Batam sedikit "istimewa" dibanding kota-kota lain di Indonesia. Dua infrastruktur vital di kota yang berbatasan langsung dengan Singapura tersebut dikelola oleh swasta. Air bersih dikelola oleh PT Adhya Tirta Batam yang mendapat konsesi pengelolaan selama 25 tahun, sementara listrik dikelola oleh bright.
Saham bright sebenarnya tetap milik PLN --berdasarkan informasi dari website resmi "bright PLN Batam", saham sebanyak 1.119.238.034 dengan nilai Rp1.119.238.034.000 milik PT Perusahaan Listrik Negara (Persero), sisanya sebanyak satu lembar saham senilai Rp1.000 milikYayasan Pendidikan dan Kesejahteraan PT PLN (Persero).
Bedanya dengan kota lain, pengelolaan listrik di Batam sepenuhnya mandiri. Tidak ada sama sekali bantuan dana dari pusat melalui APBN, maupun dana dari daerah melalui APBD. Alhasil, biaya untuk membuat Kota Batam terang benderang sepenuhnya berasal dari pelanggan.

#### Baris Data:
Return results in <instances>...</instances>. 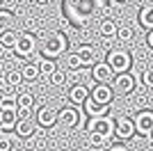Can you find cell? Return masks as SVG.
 <instances>
[{
  "instance_id": "1",
  "label": "cell",
  "mask_w": 153,
  "mask_h": 151,
  "mask_svg": "<svg viewBox=\"0 0 153 151\" xmlns=\"http://www.w3.org/2000/svg\"><path fill=\"white\" fill-rule=\"evenodd\" d=\"M101 7H103L101 0H64L66 19L76 25V28H85Z\"/></svg>"
},
{
  "instance_id": "2",
  "label": "cell",
  "mask_w": 153,
  "mask_h": 151,
  "mask_svg": "<svg viewBox=\"0 0 153 151\" xmlns=\"http://www.w3.org/2000/svg\"><path fill=\"white\" fill-rule=\"evenodd\" d=\"M66 48H69V41H66V37H64L62 32H53V34H48L41 41V55L51 57V60L62 57L66 53Z\"/></svg>"
},
{
  "instance_id": "3",
  "label": "cell",
  "mask_w": 153,
  "mask_h": 151,
  "mask_svg": "<svg viewBox=\"0 0 153 151\" xmlns=\"http://www.w3.org/2000/svg\"><path fill=\"white\" fill-rule=\"evenodd\" d=\"M105 62L110 64V69L114 71V76L117 73H126V71H130V67H133V55H130L128 50H123V48H110Z\"/></svg>"
},
{
  "instance_id": "4",
  "label": "cell",
  "mask_w": 153,
  "mask_h": 151,
  "mask_svg": "<svg viewBox=\"0 0 153 151\" xmlns=\"http://www.w3.org/2000/svg\"><path fill=\"white\" fill-rule=\"evenodd\" d=\"M85 131L87 133H98L105 140L114 138V119L110 114H103V117H89L87 124H85Z\"/></svg>"
},
{
  "instance_id": "5",
  "label": "cell",
  "mask_w": 153,
  "mask_h": 151,
  "mask_svg": "<svg viewBox=\"0 0 153 151\" xmlns=\"http://www.w3.org/2000/svg\"><path fill=\"white\" fill-rule=\"evenodd\" d=\"M34 48H37V37L32 32H23L19 37V41H16V46L12 48V53L16 57H21V60H27L34 53Z\"/></svg>"
},
{
  "instance_id": "6",
  "label": "cell",
  "mask_w": 153,
  "mask_h": 151,
  "mask_svg": "<svg viewBox=\"0 0 153 151\" xmlns=\"http://www.w3.org/2000/svg\"><path fill=\"white\" fill-rule=\"evenodd\" d=\"M135 133L142 138H151L153 135V110H140L135 114Z\"/></svg>"
},
{
  "instance_id": "7",
  "label": "cell",
  "mask_w": 153,
  "mask_h": 151,
  "mask_svg": "<svg viewBox=\"0 0 153 151\" xmlns=\"http://www.w3.org/2000/svg\"><path fill=\"white\" fill-rule=\"evenodd\" d=\"M112 89H114L117 96H128L135 92V76L130 71L126 73H117L114 80H112Z\"/></svg>"
},
{
  "instance_id": "8",
  "label": "cell",
  "mask_w": 153,
  "mask_h": 151,
  "mask_svg": "<svg viewBox=\"0 0 153 151\" xmlns=\"http://www.w3.org/2000/svg\"><path fill=\"white\" fill-rule=\"evenodd\" d=\"M78 121H80V112H78V105L69 103V105H64L62 110H57V124L62 126V128L71 131V128H76V126H78Z\"/></svg>"
},
{
  "instance_id": "9",
  "label": "cell",
  "mask_w": 153,
  "mask_h": 151,
  "mask_svg": "<svg viewBox=\"0 0 153 151\" xmlns=\"http://www.w3.org/2000/svg\"><path fill=\"white\" fill-rule=\"evenodd\" d=\"M34 121H37L39 128H53V126L57 124V110L55 108H39L37 112H34Z\"/></svg>"
},
{
  "instance_id": "10",
  "label": "cell",
  "mask_w": 153,
  "mask_h": 151,
  "mask_svg": "<svg viewBox=\"0 0 153 151\" xmlns=\"http://www.w3.org/2000/svg\"><path fill=\"white\" fill-rule=\"evenodd\" d=\"M135 135V121L130 117H119L114 119V138L119 140H130Z\"/></svg>"
},
{
  "instance_id": "11",
  "label": "cell",
  "mask_w": 153,
  "mask_h": 151,
  "mask_svg": "<svg viewBox=\"0 0 153 151\" xmlns=\"http://www.w3.org/2000/svg\"><path fill=\"white\" fill-rule=\"evenodd\" d=\"M91 78H94L96 82H112L114 80V71L110 69V64L108 62H98L91 67Z\"/></svg>"
},
{
  "instance_id": "12",
  "label": "cell",
  "mask_w": 153,
  "mask_h": 151,
  "mask_svg": "<svg viewBox=\"0 0 153 151\" xmlns=\"http://www.w3.org/2000/svg\"><path fill=\"white\" fill-rule=\"evenodd\" d=\"M82 108L89 117H103V114H110V110H112L110 103H98V101L91 99V94H89V99L82 103Z\"/></svg>"
},
{
  "instance_id": "13",
  "label": "cell",
  "mask_w": 153,
  "mask_h": 151,
  "mask_svg": "<svg viewBox=\"0 0 153 151\" xmlns=\"http://www.w3.org/2000/svg\"><path fill=\"white\" fill-rule=\"evenodd\" d=\"M91 99L98 101V103H110L114 99V89L110 87V82H96L94 89H91Z\"/></svg>"
},
{
  "instance_id": "14",
  "label": "cell",
  "mask_w": 153,
  "mask_h": 151,
  "mask_svg": "<svg viewBox=\"0 0 153 151\" xmlns=\"http://www.w3.org/2000/svg\"><path fill=\"white\" fill-rule=\"evenodd\" d=\"M76 53L80 55V60H82V67H94V64L98 62V50H96L94 46H89V44H82Z\"/></svg>"
},
{
  "instance_id": "15",
  "label": "cell",
  "mask_w": 153,
  "mask_h": 151,
  "mask_svg": "<svg viewBox=\"0 0 153 151\" xmlns=\"http://www.w3.org/2000/svg\"><path fill=\"white\" fill-rule=\"evenodd\" d=\"M89 94H91V92L85 87V85H73L66 96H69V103H73V105H82L85 101L89 99Z\"/></svg>"
},
{
  "instance_id": "16",
  "label": "cell",
  "mask_w": 153,
  "mask_h": 151,
  "mask_svg": "<svg viewBox=\"0 0 153 151\" xmlns=\"http://www.w3.org/2000/svg\"><path fill=\"white\" fill-rule=\"evenodd\" d=\"M14 131H16L19 138H32V135L37 133V121L34 119H19Z\"/></svg>"
},
{
  "instance_id": "17",
  "label": "cell",
  "mask_w": 153,
  "mask_h": 151,
  "mask_svg": "<svg viewBox=\"0 0 153 151\" xmlns=\"http://www.w3.org/2000/svg\"><path fill=\"white\" fill-rule=\"evenodd\" d=\"M117 30H119V25L112 19H103L101 23H98V34H101L103 39H117Z\"/></svg>"
},
{
  "instance_id": "18",
  "label": "cell",
  "mask_w": 153,
  "mask_h": 151,
  "mask_svg": "<svg viewBox=\"0 0 153 151\" xmlns=\"http://www.w3.org/2000/svg\"><path fill=\"white\" fill-rule=\"evenodd\" d=\"M16 99H19L16 87H9L7 92H2V96H0V108H5V110H16V108H19Z\"/></svg>"
},
{
  "instance_id": "19",
  "label": "cell",
  "mask_w": 153,
  "mask_h": 151,
  "mask_svg": "<svg viewBox=\"0 0 153 151\" xmlns=\"http://www.w3.org/2000/svg\"><path fill=\"white\" fill-rule=\"evenodd\" d=\"M16 121H19L16 110H5V117H2V124H0V133H12L16 128Z\"/></svg>"
},
{
  "instance_id": "20",
  "label": "cell",
  "mask_w": 153,
  "mask_h": 151,
  "mask_svg": "<svg viewBox=\"0 0 153 151\" xmlns=\"http://www.w3.org/2000/svg\"><path fill=\"white\" fill-rule=\"evenodd\" d=\"M7 30H14V14L12 9H0V34Z\"/></svg>"
},
{
  "instance_id": "21",
  "label": "cell",
  "mask_w": 153,
  "mask_h": 151,
  "mask_svg": "<svg viewBox=\"0 0 153 151\" xmlns=\"http://www.w3.org/2000/svg\"><path fill=\"white\" fill-rule=\"evenodd\" d=\"M64 67H66L69 71H80V69H82V60H80L78 53H66V57H64Z\"/></svg>"
},
{
  "instance_id": "22",
  "label": "cell",
  "mask_w": 153,
  "mask_h": 151,
  "mask_svg": "<svg viewBox=\"0 0 153 151\" xmlns=\"http://www.w3.org/2000/svg\"><path fill=\"white\" fill-rule=\"evenodd\" d=\"M48 78H51V85H53V87H64V85H66V80H69L66 71H64V69H59V67H57L55 71H53V73L48 76Z\"/></svg>"
},
{
  "instance_id": "23",
  "label": "cell",
  "mask_w": 153,
  "mask_h": 151,
  "mask_svg": "<svg viewBox=\"0 0 153 151\" xmlns=\"http://www.w3.org/2000/svg\"><path fill=\"white\" fill-rule=\"evenodd\" d=\"M21 71H23V78H25V80H37L39 76H41L37 62H25V67H21Z\"/></svg>"
},
{
  "instance_id": "24",
  "label": "cell",
  "mask_w": 153,
  "mask_h": 151,
  "mask_svg": "<svg viewBox=\"0 0 153 151\" xmlns=\"http://www.w3.org/2000/svg\"><path fill=\"white\" fill-rule=\"evenodd\" d=\"M37 64H39V73H41V76H51L53 71L57 69L55 60H51V57H44V55H41V60H39Z\"/></svg>"
},
{
  "instance_id": "25",
  "label": "cell",
  "mask_w": 153,
  "mask_h": 151,
  "mask_svg": "<svg viewBox=\"0 0 153 151\" xmlns=\"http://www.w3.org/2000/svg\"><path fill=\"white\" fill-rule=\"evenodd\" d=\"M32 138H34V147H37V151H44L46 147H48V128H39Z\"/></svg>"
},
{
  "instance_id": "26",
  "label": "cell",
  "mask_w": 153,
  "mask_h": 151,
  "mask_svg": "<svg viewBox=\"0 0 153 151\" xmlns=\"http://www.w3.org/2000/svg\"><path fill=\"white\" fill-rule=\"evenodd\" d=\"M140 25H144L146 30L153 32V7H144L140 12Z\"/></svg>"
},
{
  "instance_id": "27",
  "label": "cell",
  "mask_w": 153,
  "mask_h": 151,
  "mask_svg": "<svg viewBox=\"0 0 153 151\" xmlns=\"http://www.w3.org/2000/svg\"><path fill=\"white\" fill-rule=\"evenodd\" d=\"M5 76H7V82H9V87H19L21 82L25 80V78H23V71H21V69H9Z\"/></svg>"
},
{
  "instance_id": "28",
  "label": "cell",
  "mask_w": 153,
  "mask_h": 151,
  "mask_svg": "<svg viewBox=\"0 0 153 151\" xmlns=\"http://www.w3.org/2000/svg\"><path fill=\"white\" fill-rule=\"evenodd\" d=\"M19 32L16 30H7V32H2V34H0V41H2V44L7 46V48H14V46H16V41H19Z\"/></svg>"
},
{
  "instance_id": "29",
  "label": "cell",
  "mask_w": 153,
  "mask_h": 151,
  "mask_svg": "<svg viewBox=\"0 0 153 151\" xmlns=\"http://www.w3.org/2000/svg\"><path fill=\"white\" fill-rule=\"evenodd\" d=\"M105 142H108V140L103 138V135H98V133H87V144H89L91 149H101Z\"/></svg>"
},
{
  "instance_id": "30",
  "label": "cell",
  "mask_w": 153,
  "mask_h": 151,
  "mask_svg": "<svg viewBox=\"0 0 153 151\" xmlns=\"http://www.w3.org/2000/svg\"><path fill=\"white\" fill-rule=\"evenodd\" d=\"M16 103H19V108H34V96L30 92H21Z\"/></svg>"
},
{
  "instance_id": "31",
  "label": "cell",
  "mask_w": 153,
  "mask_h": 151,
  "mask_svg": "<svg viewBox=\"0 0 153 151\" xmlns=\"http://www.w3.org/2000/svg\"><path fill=\"white\" fill-rule=\"evenodd\" d=\"M14 149V138L9 133H0V151H12Z\"/></svg>"
},
{
  "instance_id": "32",
  "label": "cell",
  "mask_w": 153,
  "mask_h": 151,
  "mask_svg": "<svg viewBox=\"0 0 153 151\" xmlns=\"http://www.w3.org/2000/svg\"><path fill=\"white\" fill-rule=\"evenodd\" d=\"M133 34H135L133 28H128V25H121V28L117 30V39H119V41H130Z\"/></svg>"
},
{
  "instance_id": "33",
  "label": "cell",
  "mask_w": 153,
  "mask_h": 151,
  "mask_svg": "<svg viewBox=\"0 0 153 151\" xmlns=\"http://www.w3.org/2000/svg\"><path fill=\"white\" fill-rule=\"evenodd\" d=\"M16 114H19V119H32L34 108H16Z\"/></svg>"
},
{
  "instance_id": "34",
  "label": "cell",
  "mask_w": 153,
  "mask_h": 151,
  "mask_svg": "<svg viewBox=\"0 0 153 151\" xmlns=\"http://www.w3.org/2000/svg\"><path fill=\"white\" fill-rule=\"evenodd\" d=\"M142 82H144L146 87L153 89V69H146L144 73H142Z\"/></svg>"
},
{
  "instance_id": "35",
  "label": "cell",
  "mask_w": 153,
  "mask_h": 151,
  "mask_svg": "<svg viewBox=\"0 0 153 151\" xmlns=\"http://www.w3.org/2000/svg\"><path fill=\"white\" fill-rule=\"evenodd\" d=\"M23 28H25L27 32H34V30H37V21H34V19H25V23H23Z\"/></svg>"
},
{
  "instance_id": "36",
  "label": "cell",
  "mask_w": 153,
  "mask_h": 151,
  "mask_svg": "<svg viewBox=\"0 0 153 151\" xmlns=\"http://www.w3.org/2000/svg\"><path fill=\"white\" fill-rule=\"evenodd\" d=\"M135 105L140 108V110H146L149 108V99L146 96H137V103H135Z\"/></svg>"
},
{
  "instance_id": "37",
  "label": "cell",
  "mask_w": 153,
  "mask_h": 151,
  "mask_svg": "<svg viewBox=\"0 0 153 151\" xmlns=\"http://www.w3.org/2000/svg\"><path fill=\"white\" fill-rule=\"evenodd\" d=\"M9 53H12V48H7V46L2 44V41H0V60H5V57L9 55Z\"/></svg>"
},
{
  "instance_id": "38",
  "label": "cell",
  "mask_w": 153,
  "mask_h": 151,
  "mask_svg": "<svg viewBox=\"0 0 153 151\" xmlns=\"http://www.w3.org/2000/svg\"><path fill=\"white\" fill-rule=\"evenodd\" d=\"M9 89V82H7V76H0V92H7Z\"/></svg>"
},
{
  "instance_id": "39",
  "label": "cell",
  "mask_w": 153,
  "mask_h": 151,
  "mask_svg": "<svg viewBox=\"0 0 153 151\" xmlns=\"http://www.w3.org/2000/svg\"><path fill=\"white\" fill-rule=\"evenodd\" d=\"M2 7H5V9H16V0H2Z\"/></svg>"
},
{
  "instance_id": "40",
  "label": "cell",
  "mask_w": 153,
  "mask_h": 151,
  "mask_svg": "<svg viewBox=\"0 0 153 151\" xmlns=\"http://www.w3.org/2000/svg\"><path fill=\"white\" fill-rule=\"evenodd\" d=\"M146 44L153 48V32H149V37H146Z\"/></svg>"
},
{
  "instance_id": "41",
  "label": "cell",
  "mask_w": 153,
  "mask_h": 151,
  "mask_svg": "<svg viewBox=\"0 0 153 151\" xmlns=\"http://www.w3.org/2000/svg\"><path fill=\"white\" fill-rule=\"evenodd\" d=\"M108 151H130V149H126V147H112V149H108Z\"/></svg>"
},
{
  "instance_id": "42",
  "label": "cell",
  "mask_w": 153,
  "mask_h": 151,
  "mask_svg": "<svg viewBox=\"0 0 153 151\" xmlns=\"http://www.w3.org/2000/svg\"><path fill=\"white\" fill-rule=\"evenodd\" d=\"M34 2H37V5H48L51 0H34Z\"/></svg>"
},
{
  "instance_id": "43",
  "label": "cell",
  "mask_w": 153,
  "mask_h": 151,
  "mask_svg": "<svg viewBox=\"0 0 153 151\" xmlns=\"http://www.w3.org/2000/svg\"><path fill=\"white\" fill-rule=\"evenodd\" d=\"M2 117H5V108H0V124H2Z\"/></svg>"
},
{
  "instance_id": "44",
  "label": "cell",
  "mask_w": 153,
  "mask_h": 151,
  "mask_svg": "<svg viewBox=\"0 0 153 151\" xmlns=\"http://www.w3.org/2000/svg\"><path fill=\"white\" fill-rule=\"evenodd\" d=\"M114 2H126V0H114Z\"/></svg>"
},
{
  "instance_id": "45",
  "label": "cell",
  "mask_w": 153,
  "mask_h": 151,
  "mask_svg": "<svg viewBox=\"0 0 153 151\" xmlns=\"http://www.w3.org/2000/svg\"><path fill=\"white\" fill-rule=\"evenodd\" d=\"M0 5H2V0H0Z\"/></svg>"
},
{
  "instance_id": "46",
  "label": "cell",
  "mask_w": 153,
  "mask_h": 151,
  "mask_svg": "<svg viewBox=\"0 0 153 151\" xmlns=\"http://www.w3.org/2000/svg\"><path fill=\"white\" fill-rule=\"evenodd\" d=\"M0 96H2V92H0Z\"/></svg>"
},
{
  "instance_id": "47",
  "label": "cell",
  "mask_w": 153,
  "mask_h": 151,
  "mask_svg": "<svg viewBox=\"0 0 153 151\" xmlns=\"http://www.w3.org/2000/svg\"><path fill=\"white\" fill-rule=\"evenodd\" d=\"M44 151H46V149H44Z\"/></svg>"
}]
</instances>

#### Daftar Tugas:
• a. Tuliskan ulang teks tentang Batam persis seperti aslinya, seluruhnya mulai dari "Bedanya dengan kota" hingga "berasal dari pelanggan.".
• b. Sebutkan semua pihak yang disebut dalam teks tentang Batam sebagai pengelola infrastruktur atau sebagai pemegang saham.

#### Jawaban Tugas:
• a.
Bedanya dengan kota lain, pengelolaan listrik di Batam sepenuhnya mandiri. Tidak ada sama sekali bantuan dana dari pusat melalui APBN, maupun dana dari daerah melalui APBD. Alhasil, biaya untuk membuat Kota Batam terang benderang sepenuhnya berasal dari pelanggan.

• b.
PT Adhya Tirta Batam
bright
PT Perusahaan Listrik Negara (Persero)
Yayasan Pendidikan dan Kesejahteraan PT PLN (Persero)